QoS-aware energy-efficient workload routing and server speed control policy in data centers: a robust queueing theoretic approach

TL;DR

This paper introduces a static workload routing and server speed control policy for data centers that achieves energy efficiency comparable to dynamic algorithms without requiring frequent communication, using a robust queueing theoretic approach.

Contribution

It proposes a static control policy based on robust queueing theory that matches dynamic algorithms' energy efficiency while reducing communication overhead.

Findings

Static policy achieves similar energy efficiency to dynamic algorithms.

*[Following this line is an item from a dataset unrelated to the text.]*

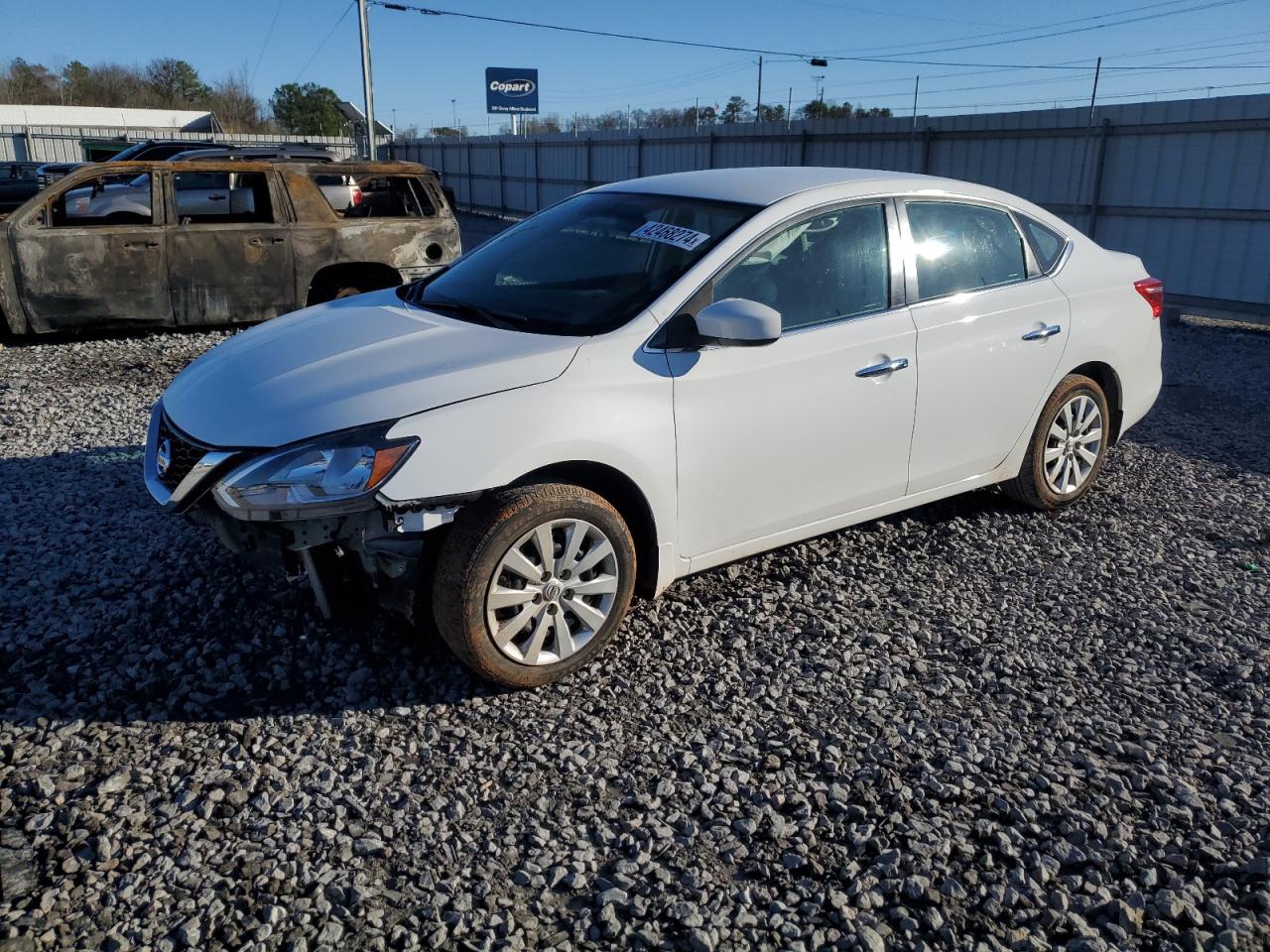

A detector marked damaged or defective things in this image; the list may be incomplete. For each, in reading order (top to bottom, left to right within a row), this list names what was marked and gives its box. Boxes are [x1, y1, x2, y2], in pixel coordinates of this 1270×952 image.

rusted burned vehicle [0, 157, 456, 334]
burned suv [0, 157, 456, 334]
damaged front bumper [144, 404, 461, 622]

The approach effectively estimates response time quantiles for QoS.

Numerical results confirm the policy's competitiveness.

Abstract

Operating cloud service infrastructures requires high energy efficiency while ensuring a satisfactory service level. Motivated by data centers, we consider a workload routing and server speed control policy applicable to the system operating under fluctuating demands. Dynamic control algorithms are generally more energy-efficient than static ones. However, they often require frequent information exchanges between routers and servers, making the data centers' management hesitate to deploy these algorithms. This study presents a static routing and server speed control policy that could achieve energy efficiency similar to a dynamic algorithm and eliminate the necessity of frequent communication among resources. We take a robust queueing theoretic approach to response time constraints for the quality of service (QoS) conditions. Each server is modeled as a G/G/1 processor sharing queue, and the concept of uncertainty sets defines the domain of stochastic primitives. We derive an approximative upper bound of sojourn times from uncertainty sets and develop an approximative sojourn time quantile estimation method for QoS. Numerical experiments confirm the proposed static policy offers competitive solutions compared with the dynamic algorithm.